The revisions also include in both model forms optional language
clarifying that the security freeze right applies only to nationwide
consumer reporting agencies. Entities that do not wish to use the new
model forms may use substantially similar forms. They may also continue
using the existing model forms (or substantially similar forms) to
comply with the provisions in the FCRA that require such forms if they
provide the notice of rights required by new FCRA section 605A(i)(5) on
a separate page in the same transmittal and, for the Summary of
Consumer Identity Theft Rights, a short explanation of the changed
minimum duration of initial fraud alerts.
The Bureau also finds that prior notice and public comment are
impractical because notice and comment would afford insufficient time
to finalize the revisions to the model forms necessary for them to
comply with section 301 of the Act before the effective date of that
section.
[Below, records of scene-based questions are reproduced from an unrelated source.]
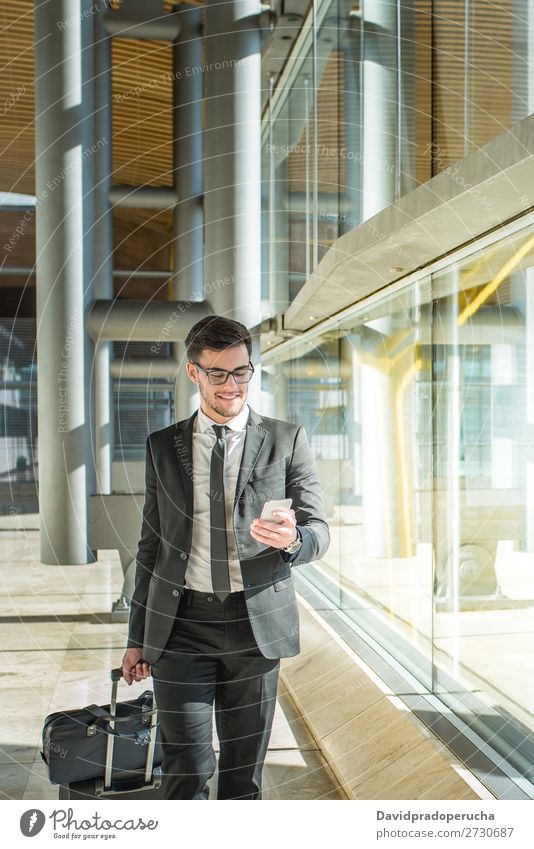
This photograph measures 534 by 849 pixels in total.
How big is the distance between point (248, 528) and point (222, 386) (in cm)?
46

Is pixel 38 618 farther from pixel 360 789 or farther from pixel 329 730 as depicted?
pixel 360 789

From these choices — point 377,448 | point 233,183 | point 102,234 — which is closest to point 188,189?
point 102,234

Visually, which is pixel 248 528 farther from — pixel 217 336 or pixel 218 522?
pixel 217 336

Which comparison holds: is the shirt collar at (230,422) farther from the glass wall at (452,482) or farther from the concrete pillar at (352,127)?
the concrete pillar at (352,127)

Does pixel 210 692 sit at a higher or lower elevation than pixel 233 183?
lower

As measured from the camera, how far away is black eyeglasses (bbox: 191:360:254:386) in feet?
8.78

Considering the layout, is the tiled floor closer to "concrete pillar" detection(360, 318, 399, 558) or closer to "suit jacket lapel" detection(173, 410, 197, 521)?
"concrete pillar" detection(360, 318, 399, 558)

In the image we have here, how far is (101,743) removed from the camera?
3137 millimetres

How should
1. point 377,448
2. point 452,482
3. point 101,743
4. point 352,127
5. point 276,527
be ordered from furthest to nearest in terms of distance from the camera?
point 352,127 → point 377,448 → point 452,482 → point 101,743 → point 276,527

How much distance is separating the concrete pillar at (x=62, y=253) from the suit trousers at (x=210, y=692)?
4961mm

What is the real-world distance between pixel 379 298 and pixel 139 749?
117 inches

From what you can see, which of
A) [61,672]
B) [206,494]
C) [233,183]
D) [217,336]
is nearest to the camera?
[217,336]

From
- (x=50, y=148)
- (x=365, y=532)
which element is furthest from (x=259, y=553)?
(x=50, y=148)

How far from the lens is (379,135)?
572cm
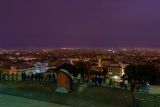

If revisions to the model forms were not finalized prior to
the effective date of the statutory changes, legal uncertainty and risk
could arise as to how entities could comply with both the regulation
and section 301 of the Act at the same time.
The Bureau also finds that there is good cause for this interim
final rule to be effective less than 30 days after publication to
ensure that these necessary technical revisions to the model forms are
in effect by the effective date of section 301 of the Act to avoid the
legal uncertainty and risk that could arise as to how entities could
comply with both the regulation and section 301 of the Act at the same
time.
For these reasons, the Bureau has determined that publishing a
notice of proposed rulemaking and providing opportunity for prior
public comment are unnecessary and impractical and that there is good
cause for this interim final rule to be effective less than 30 days
after publication.
[[Page 47029]]
V. Section-by-Section Analysis
Appendix I to Part 1022--Summary of Consumer Identity Theft Rights
Effective September 21, 2018, FCRA section 605A(i)(5) requires that
whenever a consumer is required to receive a summary of rights required
under FCRA section 609, a notice of rights regarding the new security
freeze right must be included. This notice of rights does not appear in
the model form for the Summary of Consumer Identity Theft Rights
currently in Appendix I. To conform to this statutory change, the
Bureau is amending the model form in Appendix I to include the new
required notice of rights.
Under section 301 of the Act, a security freeze prohibits consumer
reporting agencies that are described in FCRA section 603(p)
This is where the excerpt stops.